STARKS — Voters at Saturday’s annual town meeting approved a proposed building ordinance intended to help protect the health, safety and welfare of residents, according to town officials.

The ordinance replaced one adopted 36 years ago that was confusing and vague, they said, and the new ordinance is more consistent with state and town laws.

About 60 people turned out for the meeting at the community center. They passed all 31 articles, with few amendments, in about 2 1/2 hours, Town Clerk Jenn Zweig Hebert said Sunday.

Hebert said voters quickly approved the ordinance, which applies to construction, relocation, replacement and reconstruction of any building or structure that is 150 square feet or more, as opposed to the former ordinance, which applied to buildings that measured at least 300 square feet.

The new ordinance requires minimal residential parking, not in a public right of way, to be 350 square feet per dwelling, as opposed to 400 square feet. Recreational vehicles, campers and yurts used as dwellings will require permits if occupied more than 120 days in a 12-month period, and sewage and waste disposal will be required under the new ordinance.

The former ordinance required permits for dwellings occupied more than 30 days in a 12-month period. The former ordinance also required sewage and waste disposal.

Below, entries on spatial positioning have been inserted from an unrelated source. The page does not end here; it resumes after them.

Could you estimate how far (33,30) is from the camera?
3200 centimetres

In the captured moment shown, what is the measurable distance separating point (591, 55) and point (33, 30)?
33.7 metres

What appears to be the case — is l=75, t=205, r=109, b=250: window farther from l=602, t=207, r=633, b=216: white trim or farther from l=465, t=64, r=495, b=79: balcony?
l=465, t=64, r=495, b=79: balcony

“It passed pretty much without comment,” Hebert said. “The Planning Board did a great job. The ordinance was on the town website and discussed at public hearings.”

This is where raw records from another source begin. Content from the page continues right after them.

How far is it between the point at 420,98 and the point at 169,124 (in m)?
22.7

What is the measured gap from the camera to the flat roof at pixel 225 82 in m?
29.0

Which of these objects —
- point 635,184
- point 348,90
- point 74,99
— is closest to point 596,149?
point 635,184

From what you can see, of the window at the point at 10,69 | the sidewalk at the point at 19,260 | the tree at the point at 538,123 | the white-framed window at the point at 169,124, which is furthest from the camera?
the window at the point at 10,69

The Planning Board saw room for improvements in the old ordinance, she said, and felt it could be used and enforced more easily with changes.

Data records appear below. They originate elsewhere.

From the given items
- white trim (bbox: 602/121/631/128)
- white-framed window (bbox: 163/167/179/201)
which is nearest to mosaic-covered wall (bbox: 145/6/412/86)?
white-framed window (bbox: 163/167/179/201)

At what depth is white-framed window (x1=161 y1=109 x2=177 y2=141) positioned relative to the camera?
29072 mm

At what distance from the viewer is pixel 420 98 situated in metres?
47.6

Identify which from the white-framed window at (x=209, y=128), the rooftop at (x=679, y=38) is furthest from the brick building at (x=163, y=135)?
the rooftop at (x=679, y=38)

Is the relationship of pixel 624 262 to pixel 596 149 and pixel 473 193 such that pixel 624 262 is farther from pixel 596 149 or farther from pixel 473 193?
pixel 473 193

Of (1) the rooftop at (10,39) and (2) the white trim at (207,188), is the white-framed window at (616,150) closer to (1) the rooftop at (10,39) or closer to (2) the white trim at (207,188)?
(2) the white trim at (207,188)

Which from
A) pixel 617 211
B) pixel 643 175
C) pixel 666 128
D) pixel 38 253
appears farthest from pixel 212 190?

Hebert said voters raised and appropriated $815,798 at Saturday’s meeting. She said the town applied $33,590 from surplus to $711,330 in taxation to reduce the figure to $677,740. The figures do not include the school and county budgets.

It was unknown Sunday if the current tax rate of $13.95 per $1,000 of assessed valuation will change with the budget because the school and county figures are not yet known. The town is also in the middle of a property revaluation, which can affect the tax rate, Hebert said.

Last year, total taxation was $745,173, she said, and voters raised and appropriated $812,522.

Voters were asked Saturday if they wanted to “resolve to support a transition of ownership” of the distribution line that supplies electrical power to most of the town from Central Maine Power Co. to Madison Electric Works.


Voters approved an amendment to the article, saying they want to investigate that transition of ownership to enable selectmen to look further into the matter, according to Hebert.

“We didn’t resolve to support,” she said. “Instead, we said ‘to see if the town will investigate the transition.’ Basically, people wanted more information.”

Voters approved increasing the town’s equipment budget from $75,000 to $110,000 so the town can buy a used plow truck, Hebert said.

Voters also increased the winter roads budget from $85,000 to $100,000. Hebert said the costs of labor, salt and sand, and the cost to truck salt and sand, have increased.

In elections Friday, incumbent Selectman Ernest Hilton defeated challenger Jodi O’Connor 79-39 for a three-year term, newcomer Byrne Wright was elected to the Board of Assessors and newcomer Katie Martikke was elected to the Regional School Unit 9 board of directors. Hebert was reelected as tax collector.